Ebru Sanatının Tedavide Yeri
Ecz. Nimet Özata
“Ebru”, bir görüşe göre Farsça “bulut” veya “bulutumsu” anlamına gelen “ebr”den, diğer bir görüşe göre de “suyüzü” anlamına gelen “ab-ru”dan gelmiştir. Tarihimizde bilinen en eski ebru 1519 yılına aittir, fakat ebrunun 8. veya 9. yüzyıllardan itibaren yapıldığı tahmin edilmektedir. 17. yüzyılda “Türk kağıdı” adıyla Avrupa’ya taşınmıştır. İlk zamanlar hattın zemininde, kitap ciltlerinin ve yazı pervazlarının süslenmesinde kullanılırken, günümüzde başlı başına bir sanat olarak kabul edilmektedir. Ebru tarihimizdeki başlıca sanatçılar Şebek, Şeyh Sadık efendi, Ethem efendi, Şeyh Aziz efendi, Necmeddin Okyay, Sacid Okyay ve Mustafa Düzgünman’dır.

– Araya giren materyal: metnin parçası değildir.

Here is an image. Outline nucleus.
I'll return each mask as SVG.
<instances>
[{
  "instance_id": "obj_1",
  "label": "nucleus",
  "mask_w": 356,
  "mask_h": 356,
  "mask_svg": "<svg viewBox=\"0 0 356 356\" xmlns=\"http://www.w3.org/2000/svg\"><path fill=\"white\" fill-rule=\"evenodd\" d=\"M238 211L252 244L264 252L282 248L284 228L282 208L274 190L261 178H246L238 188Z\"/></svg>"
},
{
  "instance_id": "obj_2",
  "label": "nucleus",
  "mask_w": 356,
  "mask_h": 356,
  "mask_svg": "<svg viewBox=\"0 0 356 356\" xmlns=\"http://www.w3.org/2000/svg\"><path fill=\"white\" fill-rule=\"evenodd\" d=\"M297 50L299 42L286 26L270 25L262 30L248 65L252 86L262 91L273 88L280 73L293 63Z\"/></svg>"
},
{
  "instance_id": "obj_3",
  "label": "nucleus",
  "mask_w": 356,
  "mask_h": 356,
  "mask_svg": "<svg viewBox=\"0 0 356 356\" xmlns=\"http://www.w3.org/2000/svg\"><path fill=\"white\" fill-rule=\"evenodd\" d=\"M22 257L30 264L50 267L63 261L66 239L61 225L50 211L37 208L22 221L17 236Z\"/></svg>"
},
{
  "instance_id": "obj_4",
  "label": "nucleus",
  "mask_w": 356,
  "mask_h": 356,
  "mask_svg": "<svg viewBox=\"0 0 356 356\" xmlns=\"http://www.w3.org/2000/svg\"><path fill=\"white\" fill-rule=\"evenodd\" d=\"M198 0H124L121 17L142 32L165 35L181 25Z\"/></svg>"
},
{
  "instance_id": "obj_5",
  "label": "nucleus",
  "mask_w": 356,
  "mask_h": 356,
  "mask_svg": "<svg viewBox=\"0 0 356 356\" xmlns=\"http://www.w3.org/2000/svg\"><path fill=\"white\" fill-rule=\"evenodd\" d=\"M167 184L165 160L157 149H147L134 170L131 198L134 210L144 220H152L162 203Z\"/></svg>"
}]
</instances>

Ebru çeşitleri, battal ebru, gel-git ebrusu, şal ebrusu, hatip ebrusu, taraklı şal ebrusu, bülbül yuvası, kumlu-kılçıklı ebru, hafif ebru, taraklı ebru, somaki ebru, akkase ebru, yazılı ebru, çiçekli ebru’dur. Çiçekli ebrularda lale, karanfil, gelincik, menekşe, papatya, sümbül ve gül yapılır.
Ebru sanatı, özellikle ruhsal hastalıkların tedavisinde müzikle birlikte kullanılır. İstanbul Üniversitesi Cerrahpaşa Tıp Fakültesi ve Marmara Üniversitesi Tıp Fakültesinde, başta Almanya ve Avusturya olmak üzere çeşitli Avrupa ülkelerinde her yaştan hastanın rehabilitasyonunda başarıyla kullanılmaktadır.